There was a still further centrifugal force. The small but influential industrial element inhabiting the cities—which, as in the case of the French Revolution, rapidly laid hands upon the whole fabric of the Revolution—was not itself affected by the issues of the World War, but, so far as its leaders at least were concerned, was animated by the principles and dominated by the passions of that Marxian socialism whose essential doctrine is class war waged internationally. It was Capitalism, not Germanism, that the mass of the men and women who possessed even a shadow of intellectual illumination believed to be the enemy. The autocracy and the army, with a declining zeal and intensity to be sure, had accepted the challenge and made war upon Germany, but this very fact discredited the war itself in the eyes of Russian socialism. Moreover, other elements in the vast Russian population which had suffered from the iniquities, the oppression, the abuse of the bureaucracy which was the instrument of the Romanoff Dynasty, not only felt toward the Czar and his associates an inextinguishable hatred but were hostile to the war upon Germany itself because it had been made by the Czar and his government.

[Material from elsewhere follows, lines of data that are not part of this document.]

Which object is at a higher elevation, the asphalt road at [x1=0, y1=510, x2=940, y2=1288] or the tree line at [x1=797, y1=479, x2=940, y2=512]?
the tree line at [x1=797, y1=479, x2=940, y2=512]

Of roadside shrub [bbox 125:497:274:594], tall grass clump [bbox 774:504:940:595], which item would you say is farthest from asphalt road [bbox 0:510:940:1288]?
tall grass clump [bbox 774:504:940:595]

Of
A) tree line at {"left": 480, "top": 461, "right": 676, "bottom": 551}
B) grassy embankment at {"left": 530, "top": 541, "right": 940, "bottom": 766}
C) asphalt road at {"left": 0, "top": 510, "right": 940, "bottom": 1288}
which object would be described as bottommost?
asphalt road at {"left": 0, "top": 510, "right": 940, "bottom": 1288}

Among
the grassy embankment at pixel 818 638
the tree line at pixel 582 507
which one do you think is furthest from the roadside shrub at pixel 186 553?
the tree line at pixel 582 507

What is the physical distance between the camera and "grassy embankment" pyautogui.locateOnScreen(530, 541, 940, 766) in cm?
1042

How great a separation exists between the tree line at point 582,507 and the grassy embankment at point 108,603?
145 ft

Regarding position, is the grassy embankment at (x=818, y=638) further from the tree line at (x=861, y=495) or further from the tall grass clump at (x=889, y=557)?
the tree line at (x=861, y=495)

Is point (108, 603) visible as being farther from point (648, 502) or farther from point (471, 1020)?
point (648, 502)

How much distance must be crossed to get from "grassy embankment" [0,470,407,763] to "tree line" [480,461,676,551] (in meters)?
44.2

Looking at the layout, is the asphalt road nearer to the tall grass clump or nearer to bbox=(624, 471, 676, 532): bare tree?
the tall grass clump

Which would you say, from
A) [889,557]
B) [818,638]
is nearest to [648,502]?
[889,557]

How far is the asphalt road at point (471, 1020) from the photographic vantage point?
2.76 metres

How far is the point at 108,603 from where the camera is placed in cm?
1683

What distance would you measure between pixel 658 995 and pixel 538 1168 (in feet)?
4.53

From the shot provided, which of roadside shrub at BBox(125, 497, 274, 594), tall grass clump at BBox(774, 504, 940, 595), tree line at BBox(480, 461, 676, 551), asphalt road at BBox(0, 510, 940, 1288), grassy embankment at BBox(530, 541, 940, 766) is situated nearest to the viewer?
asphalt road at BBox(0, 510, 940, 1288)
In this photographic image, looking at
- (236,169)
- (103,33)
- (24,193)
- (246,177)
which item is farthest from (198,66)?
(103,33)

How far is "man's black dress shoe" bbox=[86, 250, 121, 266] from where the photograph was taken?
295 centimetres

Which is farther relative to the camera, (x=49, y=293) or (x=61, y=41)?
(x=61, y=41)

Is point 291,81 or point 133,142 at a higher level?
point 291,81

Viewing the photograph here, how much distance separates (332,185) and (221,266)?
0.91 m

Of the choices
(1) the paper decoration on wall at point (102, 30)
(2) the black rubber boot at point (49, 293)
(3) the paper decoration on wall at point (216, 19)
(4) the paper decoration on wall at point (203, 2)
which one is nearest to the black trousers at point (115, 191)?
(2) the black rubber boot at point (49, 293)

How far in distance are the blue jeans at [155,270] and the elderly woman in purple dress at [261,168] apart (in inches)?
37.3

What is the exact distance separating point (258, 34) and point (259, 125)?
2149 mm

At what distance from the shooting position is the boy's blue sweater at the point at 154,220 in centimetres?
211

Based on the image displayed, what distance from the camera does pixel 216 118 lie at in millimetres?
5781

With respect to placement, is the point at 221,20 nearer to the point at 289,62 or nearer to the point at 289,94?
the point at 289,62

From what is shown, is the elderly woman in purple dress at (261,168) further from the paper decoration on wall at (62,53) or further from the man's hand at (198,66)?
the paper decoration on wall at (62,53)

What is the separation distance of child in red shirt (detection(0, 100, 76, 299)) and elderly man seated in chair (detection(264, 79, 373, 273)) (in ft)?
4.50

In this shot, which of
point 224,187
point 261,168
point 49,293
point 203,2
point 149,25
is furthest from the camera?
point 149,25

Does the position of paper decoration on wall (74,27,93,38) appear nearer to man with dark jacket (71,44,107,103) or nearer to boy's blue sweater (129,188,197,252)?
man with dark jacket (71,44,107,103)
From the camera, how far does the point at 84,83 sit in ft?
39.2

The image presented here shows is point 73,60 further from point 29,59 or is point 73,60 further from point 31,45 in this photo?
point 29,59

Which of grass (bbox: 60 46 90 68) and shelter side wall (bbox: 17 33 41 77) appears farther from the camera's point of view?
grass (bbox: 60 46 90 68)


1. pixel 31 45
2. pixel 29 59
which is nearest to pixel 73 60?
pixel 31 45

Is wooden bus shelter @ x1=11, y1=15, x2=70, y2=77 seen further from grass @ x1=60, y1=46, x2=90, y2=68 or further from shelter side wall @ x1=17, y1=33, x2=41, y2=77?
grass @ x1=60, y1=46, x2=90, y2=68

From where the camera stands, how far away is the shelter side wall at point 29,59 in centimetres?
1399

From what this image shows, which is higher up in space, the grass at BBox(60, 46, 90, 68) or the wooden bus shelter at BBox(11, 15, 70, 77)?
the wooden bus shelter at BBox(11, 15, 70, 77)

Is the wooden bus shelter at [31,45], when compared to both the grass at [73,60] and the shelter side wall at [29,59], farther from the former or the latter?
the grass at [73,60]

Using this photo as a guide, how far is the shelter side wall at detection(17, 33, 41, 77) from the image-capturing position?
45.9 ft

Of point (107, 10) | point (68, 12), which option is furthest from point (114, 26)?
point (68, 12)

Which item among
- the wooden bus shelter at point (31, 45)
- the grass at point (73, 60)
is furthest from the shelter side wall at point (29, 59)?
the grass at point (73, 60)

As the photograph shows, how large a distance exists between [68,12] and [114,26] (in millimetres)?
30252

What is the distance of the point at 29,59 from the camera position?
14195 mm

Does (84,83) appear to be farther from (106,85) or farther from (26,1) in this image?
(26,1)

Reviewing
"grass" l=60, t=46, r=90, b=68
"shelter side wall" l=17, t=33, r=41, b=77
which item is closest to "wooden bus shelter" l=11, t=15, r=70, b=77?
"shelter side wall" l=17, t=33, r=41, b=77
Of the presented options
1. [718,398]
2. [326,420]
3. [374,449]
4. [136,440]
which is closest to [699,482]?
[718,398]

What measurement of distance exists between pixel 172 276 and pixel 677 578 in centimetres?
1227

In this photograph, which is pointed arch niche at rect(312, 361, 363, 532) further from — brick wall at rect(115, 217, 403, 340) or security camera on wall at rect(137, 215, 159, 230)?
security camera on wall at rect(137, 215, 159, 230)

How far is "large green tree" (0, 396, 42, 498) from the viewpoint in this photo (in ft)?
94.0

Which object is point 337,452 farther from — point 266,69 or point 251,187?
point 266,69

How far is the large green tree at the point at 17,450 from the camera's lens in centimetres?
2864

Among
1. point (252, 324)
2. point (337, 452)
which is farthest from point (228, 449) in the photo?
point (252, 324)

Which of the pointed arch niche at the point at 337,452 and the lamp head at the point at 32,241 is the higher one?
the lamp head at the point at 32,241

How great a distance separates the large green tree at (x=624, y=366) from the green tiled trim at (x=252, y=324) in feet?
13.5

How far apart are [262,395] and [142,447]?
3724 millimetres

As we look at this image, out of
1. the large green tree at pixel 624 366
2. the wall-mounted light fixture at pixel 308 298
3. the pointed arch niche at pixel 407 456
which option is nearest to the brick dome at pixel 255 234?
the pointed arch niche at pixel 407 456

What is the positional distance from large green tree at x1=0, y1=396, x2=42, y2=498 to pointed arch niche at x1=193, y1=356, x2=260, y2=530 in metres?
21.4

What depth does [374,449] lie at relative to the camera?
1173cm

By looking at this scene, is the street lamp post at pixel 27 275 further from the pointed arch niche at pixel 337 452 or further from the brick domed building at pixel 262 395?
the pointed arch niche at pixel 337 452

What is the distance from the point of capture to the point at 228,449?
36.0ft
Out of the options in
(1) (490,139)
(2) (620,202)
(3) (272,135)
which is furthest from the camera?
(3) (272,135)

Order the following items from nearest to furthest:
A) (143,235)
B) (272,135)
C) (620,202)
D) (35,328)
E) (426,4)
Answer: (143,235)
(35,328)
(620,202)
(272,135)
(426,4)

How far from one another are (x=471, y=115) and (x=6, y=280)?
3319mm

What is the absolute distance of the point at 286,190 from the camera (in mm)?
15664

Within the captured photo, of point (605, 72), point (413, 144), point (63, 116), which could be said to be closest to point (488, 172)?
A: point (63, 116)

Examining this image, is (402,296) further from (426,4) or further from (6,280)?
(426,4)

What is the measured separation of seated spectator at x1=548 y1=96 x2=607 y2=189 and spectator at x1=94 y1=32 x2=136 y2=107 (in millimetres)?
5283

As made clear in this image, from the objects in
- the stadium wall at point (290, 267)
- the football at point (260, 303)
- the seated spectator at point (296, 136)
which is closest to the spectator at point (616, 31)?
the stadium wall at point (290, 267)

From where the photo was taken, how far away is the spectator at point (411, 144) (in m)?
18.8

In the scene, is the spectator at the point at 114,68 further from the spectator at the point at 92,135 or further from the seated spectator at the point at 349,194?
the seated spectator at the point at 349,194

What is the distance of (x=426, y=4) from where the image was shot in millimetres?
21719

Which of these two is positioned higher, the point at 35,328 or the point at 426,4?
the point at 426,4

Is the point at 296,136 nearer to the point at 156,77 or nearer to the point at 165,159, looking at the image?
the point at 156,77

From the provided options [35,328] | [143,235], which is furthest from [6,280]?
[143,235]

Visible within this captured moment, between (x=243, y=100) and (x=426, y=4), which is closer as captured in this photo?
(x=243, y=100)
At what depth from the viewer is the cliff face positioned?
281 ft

If in the first moment of the Revolution there was—or if there seemed to be—a re-birth of national spirit, and the men who took office and held power were alike moved by the influence of liberal ideas of the sort the West describes as democratic . . . this was but a brief and transitory phase. It did not represent the fact in Russia and it totally deceived the western Alliance which welcomed the Revolution because it removed that reproach . . . incident to an alliance between the three great democracies of the west and a reactionary Czaristic Russia. America, on the brink of entrance into the World War, was profoundly influenced toward her final action by the performance in Russia. For the moment critical voices were silenced in Britain and in France. Yet there never was grosser deception, nor a more terrible awakening.